News, notes, and observations from the James River Valley in northern South Dakota with special attention to reviewing the performance of the media--old and new. E-Mail to MinneKota@gmail.com

Sunday, March 8, 2009

The freedom to be a serf

Corey Heidelberger at Madville Times takes up some of the specifics of why the study that purports to show that South Dakota ranks among the top states for freedom is an exercise in ideology, not a legitimate "study." Sponsored by the Mercatus Institute at George Mason University in Virginia, the study claims to measure indices that indicate the status of freedoms in the 50 states. What the study really shows is that the news media are not following the criteria established for reporting on studies and polls, and it may show some failures in the academic community in allowing the study to be issued without challenge or criticism of its premise and methods. In consultation with the professional organizations of people who develop and apply analytic methods in polls and studies, journalistic organizations adopted standards for reporting on the results of polls and studies. Those standards require that the sponsors and conductors of studies be fully identified, and that any biases in their background regarding the subject of studies be included.

The journalistic standards also require a summary of the methodology, to put the audience of the report on notice of its procedures and potential areas that might be criticized.
When academics propose a study which will result in publication, they are required to establish the protocol--an explanation of the procedures and their limitations--they will use in conducting the study. Generally, a valid study includes evaluators who issue criticisms and recommendations for refining the protocol in ways that improve the accuracy and reliability of a study. For the Mercatus study on freedoms, none of the media reporting it followed the guidelines.

Corey Heidelberger noted the identities of the authors of the freedom study and how who they are may skew the study or indicate that it is an objective sham.
The authors have a history of pursuing a political agenda. Madville Times asks, who are the people who get all those freedoms in South Dakota? And that question gets at a major defect in this purported study.

The problem is one that a segment of so-called conservatives use time and again. They have their own, idiosyncratic definitions of concepts such as freedom, and apply them as if they are universal criteria. Often the definitions are skewed and just plain wrong. They are definitions based upon exclusions of concepts not favorable to those who offer them.

The authors of the Mecatus study say that their definition of freedom is the right to take any actions which do not harm the freedom of others. Then they endorse a belief statement from Norman Barry as the defining premise of their study:


[A] belief in the efficiency and morality of unhampered markets, the system of private property, and individual rights--and a deep distrust of taxation, egalitarianism, compulsory welfare, and the power of the state.

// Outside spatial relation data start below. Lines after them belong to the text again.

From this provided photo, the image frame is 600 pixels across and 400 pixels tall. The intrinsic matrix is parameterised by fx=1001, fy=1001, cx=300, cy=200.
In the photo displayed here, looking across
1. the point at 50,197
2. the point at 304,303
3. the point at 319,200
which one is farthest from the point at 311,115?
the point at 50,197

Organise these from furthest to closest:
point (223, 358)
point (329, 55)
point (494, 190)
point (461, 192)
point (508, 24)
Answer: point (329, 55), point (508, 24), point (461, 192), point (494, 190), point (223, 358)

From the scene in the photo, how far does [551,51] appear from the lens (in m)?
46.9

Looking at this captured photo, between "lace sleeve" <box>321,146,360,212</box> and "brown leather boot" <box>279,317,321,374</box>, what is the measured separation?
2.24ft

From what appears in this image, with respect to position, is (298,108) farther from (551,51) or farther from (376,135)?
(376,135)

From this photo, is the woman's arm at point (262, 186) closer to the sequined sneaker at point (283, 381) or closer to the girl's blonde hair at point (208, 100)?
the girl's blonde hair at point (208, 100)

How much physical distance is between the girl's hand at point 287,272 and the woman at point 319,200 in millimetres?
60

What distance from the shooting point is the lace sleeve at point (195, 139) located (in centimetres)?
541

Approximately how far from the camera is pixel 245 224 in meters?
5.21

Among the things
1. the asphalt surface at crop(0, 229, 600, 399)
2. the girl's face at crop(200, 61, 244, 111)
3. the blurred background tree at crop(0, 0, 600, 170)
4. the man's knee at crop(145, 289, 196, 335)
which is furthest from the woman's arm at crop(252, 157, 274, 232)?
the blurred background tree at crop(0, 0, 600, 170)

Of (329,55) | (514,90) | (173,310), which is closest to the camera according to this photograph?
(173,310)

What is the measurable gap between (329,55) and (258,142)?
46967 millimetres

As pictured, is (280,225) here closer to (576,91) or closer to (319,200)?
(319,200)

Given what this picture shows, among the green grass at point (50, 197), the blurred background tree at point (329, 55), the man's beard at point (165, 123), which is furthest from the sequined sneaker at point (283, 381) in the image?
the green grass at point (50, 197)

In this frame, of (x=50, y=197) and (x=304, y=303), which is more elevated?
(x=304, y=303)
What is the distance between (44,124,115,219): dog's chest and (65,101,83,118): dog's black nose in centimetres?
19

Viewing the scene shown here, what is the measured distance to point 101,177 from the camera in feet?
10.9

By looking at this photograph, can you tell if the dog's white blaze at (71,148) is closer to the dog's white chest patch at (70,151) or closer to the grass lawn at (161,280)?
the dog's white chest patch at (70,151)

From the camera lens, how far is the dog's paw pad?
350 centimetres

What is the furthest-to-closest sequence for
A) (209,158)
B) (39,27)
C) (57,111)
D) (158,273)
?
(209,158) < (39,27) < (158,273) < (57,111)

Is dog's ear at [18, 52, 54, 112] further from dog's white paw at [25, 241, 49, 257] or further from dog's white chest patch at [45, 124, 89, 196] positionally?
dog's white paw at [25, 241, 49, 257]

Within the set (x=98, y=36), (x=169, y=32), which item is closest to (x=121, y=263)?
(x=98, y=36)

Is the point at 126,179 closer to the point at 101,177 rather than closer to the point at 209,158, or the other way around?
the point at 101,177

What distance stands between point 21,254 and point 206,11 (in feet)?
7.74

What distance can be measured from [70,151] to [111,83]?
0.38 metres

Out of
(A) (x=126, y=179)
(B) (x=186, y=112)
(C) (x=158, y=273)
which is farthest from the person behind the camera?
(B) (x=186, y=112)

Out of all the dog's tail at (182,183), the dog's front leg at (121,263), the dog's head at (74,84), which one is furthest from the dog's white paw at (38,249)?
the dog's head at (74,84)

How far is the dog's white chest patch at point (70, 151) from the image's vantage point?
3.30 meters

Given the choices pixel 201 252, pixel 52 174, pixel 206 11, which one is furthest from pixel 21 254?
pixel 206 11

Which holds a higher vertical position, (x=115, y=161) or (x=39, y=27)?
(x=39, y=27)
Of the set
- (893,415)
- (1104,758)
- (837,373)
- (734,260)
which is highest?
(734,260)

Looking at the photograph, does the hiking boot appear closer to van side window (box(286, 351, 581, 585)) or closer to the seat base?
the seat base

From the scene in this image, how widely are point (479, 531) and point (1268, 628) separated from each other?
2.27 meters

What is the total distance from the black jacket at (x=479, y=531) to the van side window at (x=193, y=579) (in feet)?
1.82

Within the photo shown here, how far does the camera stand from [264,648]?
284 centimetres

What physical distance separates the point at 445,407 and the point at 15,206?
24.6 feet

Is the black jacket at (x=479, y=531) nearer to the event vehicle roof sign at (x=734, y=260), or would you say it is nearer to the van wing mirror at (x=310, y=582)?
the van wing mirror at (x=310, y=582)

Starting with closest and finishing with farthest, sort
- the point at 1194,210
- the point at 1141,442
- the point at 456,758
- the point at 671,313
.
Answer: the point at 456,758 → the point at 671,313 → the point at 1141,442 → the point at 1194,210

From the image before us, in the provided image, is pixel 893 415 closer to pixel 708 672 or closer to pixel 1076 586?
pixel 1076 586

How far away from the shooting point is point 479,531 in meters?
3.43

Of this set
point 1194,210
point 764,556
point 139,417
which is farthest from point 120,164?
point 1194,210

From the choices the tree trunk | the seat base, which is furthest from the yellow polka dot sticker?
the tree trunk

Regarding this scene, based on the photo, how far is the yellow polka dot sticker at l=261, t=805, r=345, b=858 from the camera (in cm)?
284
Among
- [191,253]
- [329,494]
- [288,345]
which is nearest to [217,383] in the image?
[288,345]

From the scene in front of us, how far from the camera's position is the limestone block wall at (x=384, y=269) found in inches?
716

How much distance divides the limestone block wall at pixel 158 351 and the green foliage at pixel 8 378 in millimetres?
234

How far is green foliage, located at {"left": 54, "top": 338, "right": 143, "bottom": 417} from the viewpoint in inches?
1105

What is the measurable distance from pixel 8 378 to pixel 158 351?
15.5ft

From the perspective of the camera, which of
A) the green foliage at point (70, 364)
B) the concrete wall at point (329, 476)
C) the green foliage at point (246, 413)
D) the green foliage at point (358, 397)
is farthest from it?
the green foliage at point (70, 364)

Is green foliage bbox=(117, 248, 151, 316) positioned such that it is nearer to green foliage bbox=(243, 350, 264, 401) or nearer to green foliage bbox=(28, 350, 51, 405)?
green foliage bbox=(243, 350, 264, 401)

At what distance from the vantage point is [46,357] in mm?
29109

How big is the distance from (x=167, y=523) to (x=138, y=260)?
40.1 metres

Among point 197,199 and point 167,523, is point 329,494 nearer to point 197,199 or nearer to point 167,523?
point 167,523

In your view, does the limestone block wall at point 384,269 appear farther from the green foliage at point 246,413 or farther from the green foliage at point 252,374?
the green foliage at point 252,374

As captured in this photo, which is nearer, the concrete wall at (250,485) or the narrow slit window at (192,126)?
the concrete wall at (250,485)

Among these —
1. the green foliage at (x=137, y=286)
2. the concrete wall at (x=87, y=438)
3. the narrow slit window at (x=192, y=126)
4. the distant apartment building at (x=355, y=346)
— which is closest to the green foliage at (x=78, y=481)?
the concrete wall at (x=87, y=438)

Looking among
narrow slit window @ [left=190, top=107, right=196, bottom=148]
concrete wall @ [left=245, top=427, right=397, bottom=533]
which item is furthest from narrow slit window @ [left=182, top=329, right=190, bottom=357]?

The huge national irony in that premise for their study is all that all the aspects of the current economic failure are embraced by the values expressed in that statement:


  1. Markets unhampered by any kind of regulation have brought the country to economic failure because of a predatory immorality among the financial ruling class.
  2. Those unhampered markets have been totally inefficient.
  3. The indiviudal rights of the powerful, CEOs and their minions have violated the trust and rights of the huge majority.
  4. The distrust of egalitarianism has produced a ruling class that has brought the nation under a state of economic feudalism and oppression.
  5. Under the guise of corporate private property, huge global corporations literally own the country and have made American working people a new, impoverished serfdom.
When it comes to ranking South Dakota as among the top three states for freedoms, one must ponder that in the context that the state perennially ranks at the bottom for individual wages, ranks in the 20 states with the highest poverty rates, is among the three states with the most regressive tax policies, has among the highest incarceration rates for adults, and has labor laws that regard employees as serfs who work at the whim of their employers with no rights that the employers do not want to grant them.

And when a statement of purpose expresses a distrust of egalitarianism, one must ponder if that statement refutes the premise that all people "are created equal."

This study may purport to measure someone's ideas of freedom, but they certainly aren't the concepts that our documents of history have defined.